Tak zaczynał Krystian Ochman. Dziadek artysty, Wiesław Ochman: „Zrobił to, dla tego jednego pocałunku”

Katarzyna Pasztaleńska
8 min przeczytany
Wiesław Ochman o Krystianie Ochmanie, fot. ONS/zlotascena.pl

Wiesław Ochman był gościem Anny Jurksztowicz w ramach video-podcastu „Złota Sceny: Legendy Showbiznesu”. Legendarny artysta operowy opowiedział m.in. o swoim utalentowanym wnuku. Zdradził, od czego zaczęła się jego przygoda z muzyką i wielką sceną. Tę historię znają tylko nieliczni.

Kim jest Wiesław Ochman?

Urodził się w Warszawie 6 lutego 1937 roku. Choć młody Ochman nie marzył o karierze śpiewaka, a raczej o zostaniu malarzem, jego droga zawodowa potoczyła się inaczej. Po ukończeniu szkoły podstawowej na warszawskiej Pradze rozpoczął naukę w Liceum Plastycznym w Bolkowie na Dolnym Śląsku. Następnie podjął studia na Wydziale Ceramiki Akademii Górniczo-Hutniczej w Krakowie.

Jednak już wówczas zaczął występować jako solista w Zespole Pieśni i Tańca AGH „Krakus”, działającym przy uczelni. Jego kariera muzyczna nabrała tempa – przez trzy sezony śpiewał na deskach Państwowej Opery Śląskiej. W 1963 roku przeniósł się do Teatru Operowego w Krakowie, lecz już wkrótce powrócił do stolicy, gdzie wkrótce miało otworzyć się odbudowane z gruzów Teatr Wielki.

◆ ◆ ◆

Cel ćwiczenia: Zwróć cały tekst o Wiesławie Ochmanie bez żadnych zmian, znak po znaku.

Podane dane:
◆ ◆ ◆

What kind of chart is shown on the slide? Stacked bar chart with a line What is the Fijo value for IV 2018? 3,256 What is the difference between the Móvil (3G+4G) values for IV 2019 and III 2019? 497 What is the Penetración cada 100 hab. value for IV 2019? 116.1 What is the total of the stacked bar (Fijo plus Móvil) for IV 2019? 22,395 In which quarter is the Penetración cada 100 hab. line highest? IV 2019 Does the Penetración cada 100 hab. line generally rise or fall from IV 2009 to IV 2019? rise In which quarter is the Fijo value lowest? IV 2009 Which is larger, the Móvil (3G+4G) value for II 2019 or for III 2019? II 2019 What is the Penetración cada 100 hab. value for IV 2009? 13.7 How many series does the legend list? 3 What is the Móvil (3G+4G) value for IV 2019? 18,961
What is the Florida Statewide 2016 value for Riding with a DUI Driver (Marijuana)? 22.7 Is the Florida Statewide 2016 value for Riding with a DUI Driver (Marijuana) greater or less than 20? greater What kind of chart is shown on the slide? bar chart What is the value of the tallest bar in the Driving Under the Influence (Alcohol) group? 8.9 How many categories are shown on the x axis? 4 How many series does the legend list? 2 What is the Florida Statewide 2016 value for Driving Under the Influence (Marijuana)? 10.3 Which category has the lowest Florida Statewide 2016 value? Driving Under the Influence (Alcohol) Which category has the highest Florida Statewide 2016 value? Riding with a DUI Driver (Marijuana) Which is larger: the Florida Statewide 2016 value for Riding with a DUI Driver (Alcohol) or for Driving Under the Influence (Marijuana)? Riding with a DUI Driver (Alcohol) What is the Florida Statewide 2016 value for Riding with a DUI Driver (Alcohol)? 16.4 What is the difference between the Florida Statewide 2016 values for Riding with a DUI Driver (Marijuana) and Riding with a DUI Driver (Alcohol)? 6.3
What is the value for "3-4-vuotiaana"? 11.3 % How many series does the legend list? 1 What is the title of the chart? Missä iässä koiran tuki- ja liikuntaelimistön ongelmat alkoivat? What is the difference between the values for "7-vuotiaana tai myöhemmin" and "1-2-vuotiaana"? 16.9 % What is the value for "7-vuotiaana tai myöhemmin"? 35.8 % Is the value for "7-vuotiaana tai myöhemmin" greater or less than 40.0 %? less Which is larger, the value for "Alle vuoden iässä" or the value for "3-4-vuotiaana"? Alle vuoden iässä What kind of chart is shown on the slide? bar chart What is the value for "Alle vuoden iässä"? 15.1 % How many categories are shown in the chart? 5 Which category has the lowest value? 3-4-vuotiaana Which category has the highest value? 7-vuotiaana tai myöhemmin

◆ ◆ ◆

Odpowiedź do zadania:
Tak zaczynał Krystian Ochman. Dziadek artysty, Wiesław Ochman: „Zrobił to, dla tego jednego pocałunku”

Katarzyna Pasztaleńska
8 min przeczytany
Wiesław Ochman o Krystianie Ochmanie, fot. ONS/zlotascena.pl

Wiesław Ochman był gościem Anny Jurksztowicz w ramach video-podcastu „Złota Sceny: Legendy Showbiznesu”. Legendarny artysta operowy opowiedział m.in. o swoim utalentowanym wnuku. Zdradził, od czego zaczęła się jego przygoda z muzyką i wielką sceną. Tę historię znają tylko nieliczni.

Kim jest Wiesław Ochman?

Urodził się w Warszawie 6 lutego 1937 roku. Choć młody Ochman nie marzył o karierze śpiewaka, a raczej o zostaniu malarzem, jego droga zawodowa potoczyła się inaczej. Po ukończeniu szkoły podstawowej na warszawskiej Pradze rozpoczął naukę w Liceum Plastycznym w Bolkowie na Dolnym Śląsku. Następnie podjął studia na Wydziale Ceramiki Akademii Górniczo-Hutniczej w Krakowie.

Jednak już wówczas zaczął występować jako solista w Zespole Pieśni i Tańca AGH „Krakus”, działającym przy uczelni. Jego kariera muzyczna nabrała tempa – przez trzy sezony śpiewał na deskach Państwowej Opery Śląskiej. W 1963 roku przeniósł się do Teatru Operowego w Krakowie, lecz już wkrótce powrócił do stolicy, gdzie wkrótce miało otworzyć się odbudowane z gruzów Teatr Wielki.